Alzheimer’s Disease (AD) is an age-dependent neurodegenerative diseases presented with progressive memory loss and cognitive impairment. Amyloid plaque is one of the proteinopathy and pathological hallmark of the disease. The beta amyloid peptides inside this plaque contribute to neuronal stresses, and eventually lead to neuronal death. Autophagy is a well-known cellular mechanisms to salvage nutrient and energy, as well as to eliminate misfolded proteins and dysregulated organelles to tide over stressful crisis, and its enhancement is remarkably implicated in the disease progression.
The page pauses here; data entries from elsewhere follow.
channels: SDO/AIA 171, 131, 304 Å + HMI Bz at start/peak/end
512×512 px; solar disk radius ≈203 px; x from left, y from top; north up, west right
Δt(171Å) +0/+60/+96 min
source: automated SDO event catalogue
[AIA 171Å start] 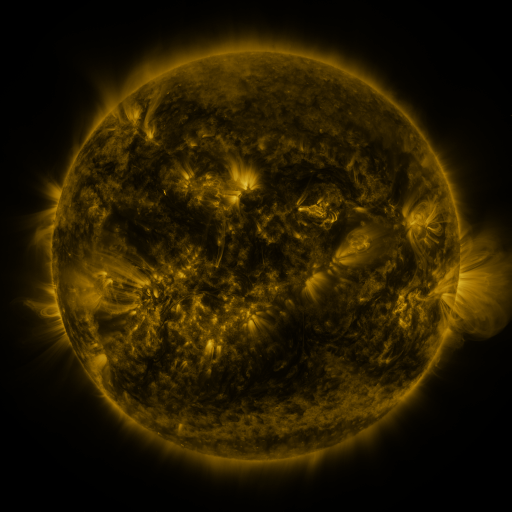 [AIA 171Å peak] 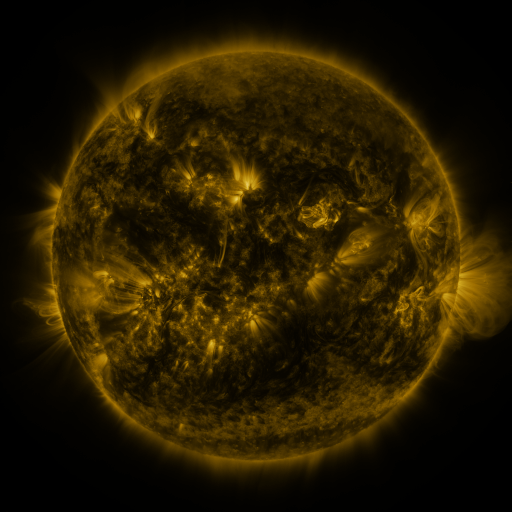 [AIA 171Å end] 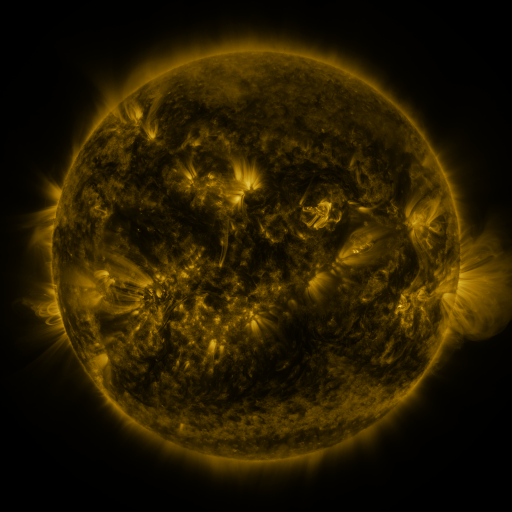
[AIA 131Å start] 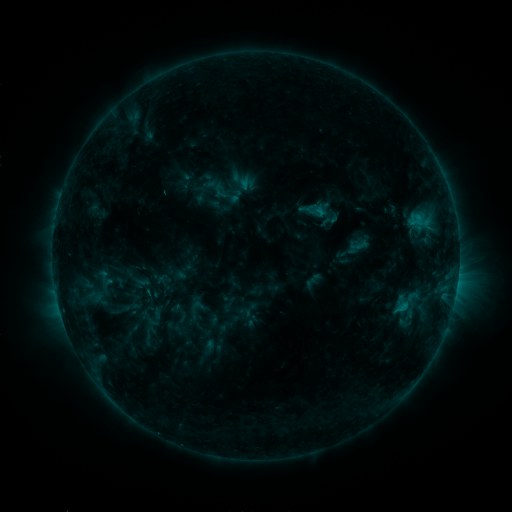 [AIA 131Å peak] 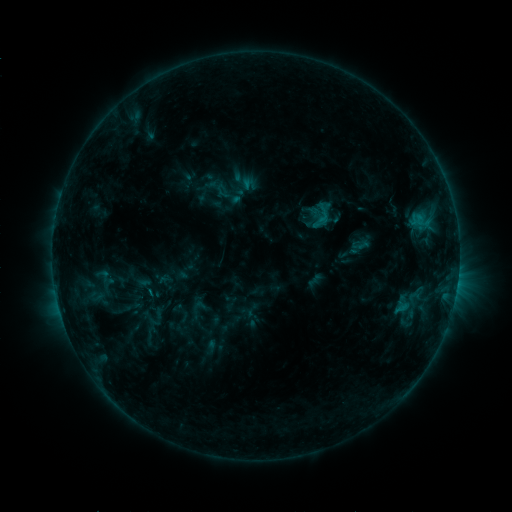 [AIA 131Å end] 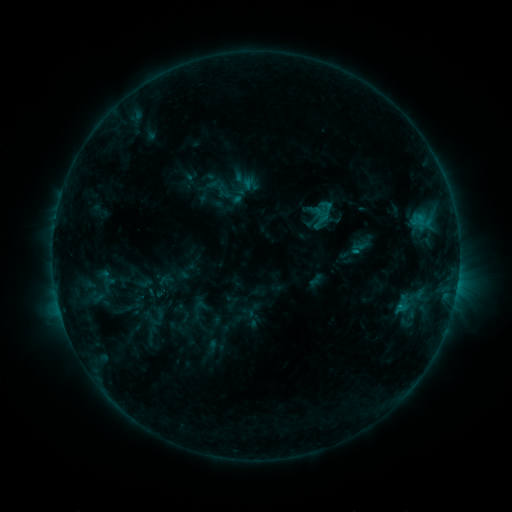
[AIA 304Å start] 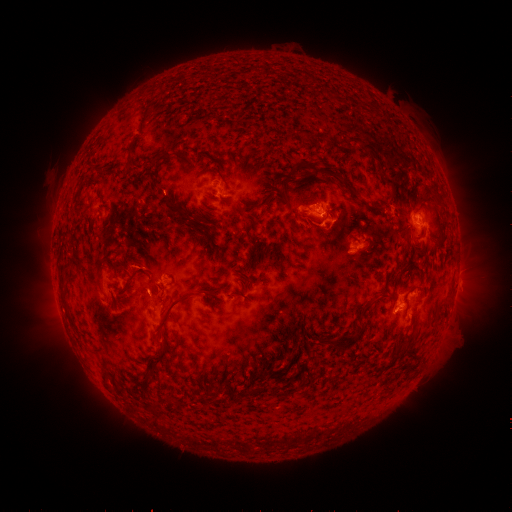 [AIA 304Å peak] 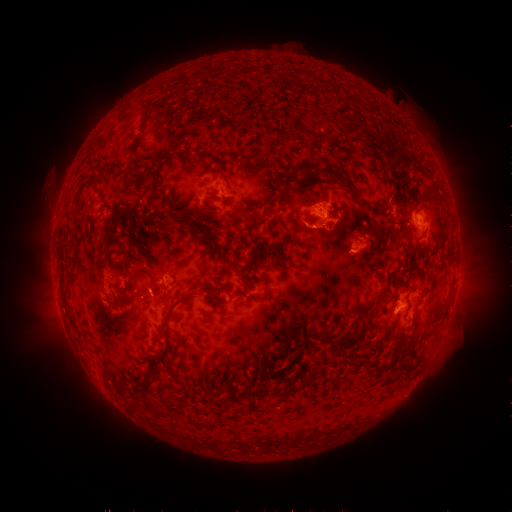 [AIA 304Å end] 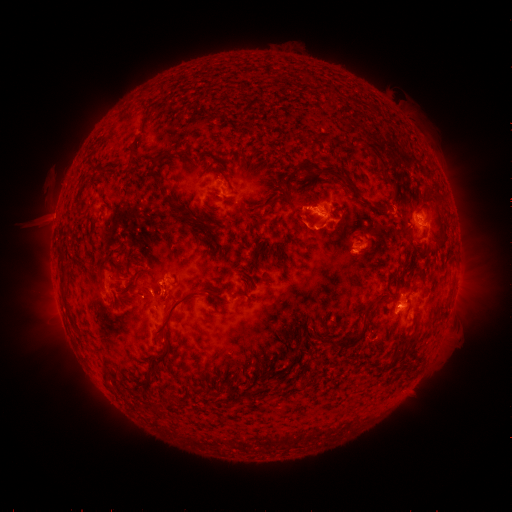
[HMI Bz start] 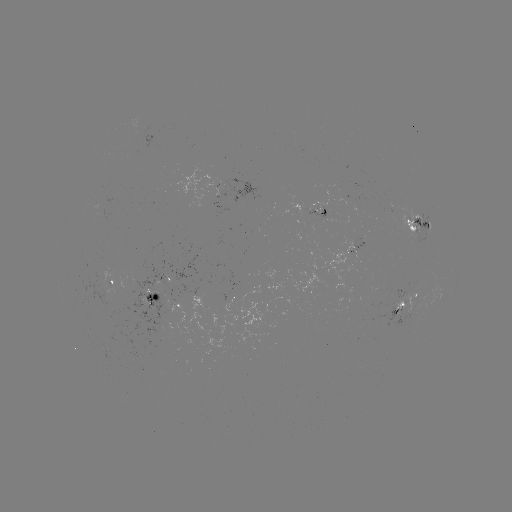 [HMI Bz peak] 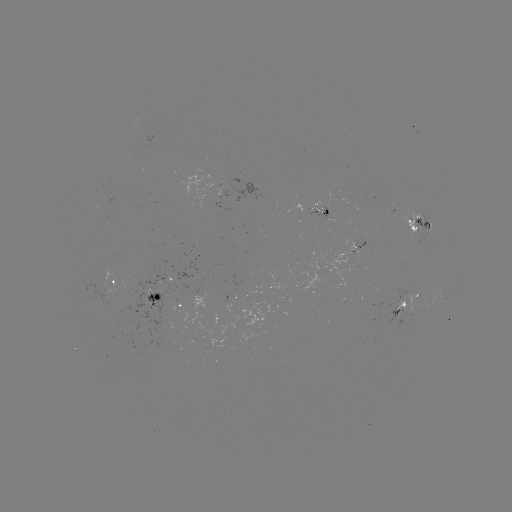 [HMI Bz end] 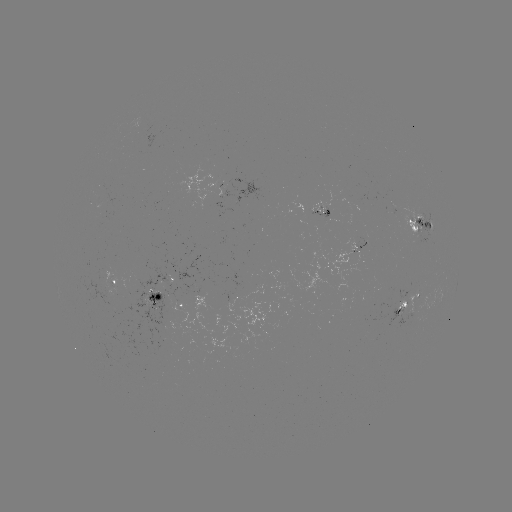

The goal of this study is to further investigate how the beta amyloid oligomers initiates autophagy and the nature of beta amyloid oligomers triggered autophagy. Using various imaging and biochemical methods in primary hippocampal neuronal cultures, I found that oligomeric Ab triggered autophagy may be initiated by aggregation and ubiquitination of the endoplasmic reticulum (ER), leading to the active recruitment of autophagic receptor p62, and thus LC3, and other regulators and machineries involved in autophagy. The mode of activation is different from classical autophagy where ULK1 is activated by upstream signalling. In oligomeric Ab triggered autophagy, neither AMPK nor mTOR is involved. By understanding more on how this type of autophagy works, we may be able to find a possible way of intervention on manipulating autophagy as a potential therapeutic strategy for AD patients.